Posts Tagged ‘intellectual property’

Bluewater in Hot Water?

Tuesday, August 31st, 2010

Bluewater Productions, the publisher of biographical comics starring political figures like Barack Obama and pop culture icons like Oprah Winfrey, has found itself in a spot of trouble after attorney Kenneth Feinswog has issued them cease-and-desist letters on behalf of his clients Lady Gaga and Justin Bieber. The charge? That they infringe on intellectual property and likeness rights.

Back in the ’90s Feinswog sued Revolutionary Comics over their New Kids on the Block and Mötley Crüe biographical comics but lost on the grounds that like unauthorized biographies in prose form, biographical comics were protected by the first amendment. That’s the reason Feinswog has chosen to go after them on likeness rights. However, Bluewater publisher Darren G. Davis told MTV News:

“We are 100% within our First Amendment rights. [...] We knew our rights on this before we jumped into the biography world. These are 100% biographies on their lives.”

Though I am not myself a lawyer, I did attend a intellectual property panel at New York Comic Con in 2006 and I remember one of the panelists, a lawyer specializing in IP, making that part clear: as long as you create (or license) the images yourself, you can use celebrity images as part of a biography on them. Of course, that might be another issue that comes up, given that Bluewater likes to license art from outside artists, art that may or may not be original in itself, as in the case of this drawing that may have been based on another artist’s photo.

Despite the legal problems, Bluewater is not deterred from publishing more comics in their “FAME” line; they’re doing a comic about the cast of Glee, the Kirsten Stewart comic sold out in one day, and FAME: Lady Gaga is going to a third printing with a new cover, in addition to a sequel on the way.

(via Bleeding Cool)

Fair Use – Use It or Lose It!

Sunday, October 19th, 2008

October 28, 2008 represents the tenth anniversary of the Digital Millennium Copyright Act, while October 27, 2008 is the tenth anniversary of the Copyright Term Extension Act. These among other changes have made copyright law a complicated legal minefield. And yet, ordinary people are finding themselves entangled in this net more and more, what with things like blogs and YouTube and BitTorrent to facilitate the sharing of information which may not necessarily belong to those individuals.

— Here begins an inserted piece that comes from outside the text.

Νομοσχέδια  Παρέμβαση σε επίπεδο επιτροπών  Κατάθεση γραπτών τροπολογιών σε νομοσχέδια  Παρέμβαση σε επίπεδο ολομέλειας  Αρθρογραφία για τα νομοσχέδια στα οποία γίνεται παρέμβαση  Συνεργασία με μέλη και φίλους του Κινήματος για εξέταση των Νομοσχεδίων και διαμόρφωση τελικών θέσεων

But information should be free, right? Well, depends on how you use it. There is a little thing called fair use which allowed limited use of copyrighted material in order to create new works, though it depends on the nature of the new work in particular. But even fair use can be confusing, so what’s a humble creator to do?

Well, if you’re a documentary filmmaker, the Duke Center for the Study of the Public Domain has come to the rescue with a special comic titled Tales from the Public Domain: BOUND BY LAW?, which will walk you through the things a documentarian needs to know when it comes to all that messy IP law that might interfere with their vision.

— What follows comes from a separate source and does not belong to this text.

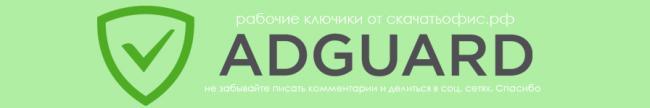 key_adguard_new.png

The comic gives a brief explanation of current copyright law and how you determine if a particular work is copyrighted. It then delves into the particular issues that documentary filmmakers have to deal with, and the best part here is that they give real examples of when a known documentary film was compromised because of outrageous licensing fees, or cases where the filmmaker exercised their rights to fair use.

Unfortunately, the comic provides no easy answers. It isn’t a handbook to tell you what to do—Step 1, Step 2, Step 3—it’s merely a guidebook to tell you what you CAN do. Luckily, documentarians still have options, the CSPD just wants them to know what they are.

(Bound by Law is available under a Creative Commons—Attribution-Noncommercial-Share Alike 2.5 license, so feel free to download a PDF copy, print it out, post it elsewhere, translate, or of course, use excerpts from it in your own work.)